Secondary resonances and the boundary of effective stability of Trojan motions

TL;DR

This paper investigates the boundary of effective stability in Trojan co-orbital motions, emphasizing the role of secondary resonances and using a Hamiltonian model to estimate stable regions, with applications to exoplanetary Trojans.

Contribution

It introduces a method using a basic Hamiltonian model and resonant normal form to accurately estimate the stability boundary in Trojan dynamics.

Findings

The inner border of low-order secondary resonances predicts the regular orbit region.

The method combines resonant normal form with an asymmetric Hamiltonian expansion.

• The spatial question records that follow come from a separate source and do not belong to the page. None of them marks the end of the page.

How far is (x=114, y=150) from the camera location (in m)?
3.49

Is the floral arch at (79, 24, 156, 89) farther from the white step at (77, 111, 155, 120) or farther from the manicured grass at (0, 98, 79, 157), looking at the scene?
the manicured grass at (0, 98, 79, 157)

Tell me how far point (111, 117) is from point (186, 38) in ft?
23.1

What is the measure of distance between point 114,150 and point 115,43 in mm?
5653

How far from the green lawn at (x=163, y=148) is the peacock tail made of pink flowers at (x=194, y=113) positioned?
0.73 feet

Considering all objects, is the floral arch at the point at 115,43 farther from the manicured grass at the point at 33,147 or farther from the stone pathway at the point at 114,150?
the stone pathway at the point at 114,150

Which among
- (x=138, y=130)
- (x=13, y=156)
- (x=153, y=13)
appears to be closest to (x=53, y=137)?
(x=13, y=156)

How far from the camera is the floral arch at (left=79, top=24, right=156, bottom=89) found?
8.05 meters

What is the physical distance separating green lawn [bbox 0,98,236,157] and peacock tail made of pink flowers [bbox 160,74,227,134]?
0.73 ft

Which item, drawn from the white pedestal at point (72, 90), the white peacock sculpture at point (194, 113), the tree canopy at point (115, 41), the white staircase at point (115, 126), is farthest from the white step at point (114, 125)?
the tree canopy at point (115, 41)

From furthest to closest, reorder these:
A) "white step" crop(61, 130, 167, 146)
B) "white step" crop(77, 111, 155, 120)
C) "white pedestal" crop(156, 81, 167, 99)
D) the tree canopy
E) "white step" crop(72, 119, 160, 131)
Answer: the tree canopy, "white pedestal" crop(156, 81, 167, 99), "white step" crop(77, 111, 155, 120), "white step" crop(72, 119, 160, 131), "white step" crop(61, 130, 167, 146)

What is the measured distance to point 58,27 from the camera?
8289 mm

Applications include assessing stability domains for exoplanetary Trojans.

Abstract

One of the most interesting features in the libration domain of co-orbital motions is the existence of secondary resonances. For some combinations of physical parameters, these resonances occupy a large fraction of the domain of stability and rule the dynamics within the stable tadpole region. In this work, we present an application of a recently introduced `basic Hamiltonian model' Hb for Trojan dynamics, in Paez and Efthymiopoulos (2015), Paez, Locatelli and Efthymiopoulos (2016): we show that the inner border of the secondary resonance of lowermost order, as defined by Hb, provides a good estimation of the region in phase-space for which the orbits remain regular regardless the orbital parameters of the system. The computation of this boundary is straightforward by combining a resonant normal form calculation in conjunction with an `asymmetric expansion' of the Hamiltonian around the libration points, which speeds up convergence. Applications to the determination of the effective stability domain for exoplanetary Trojans (planet-sized objects or asteroids) which may accompany giant exoplanets are discussed.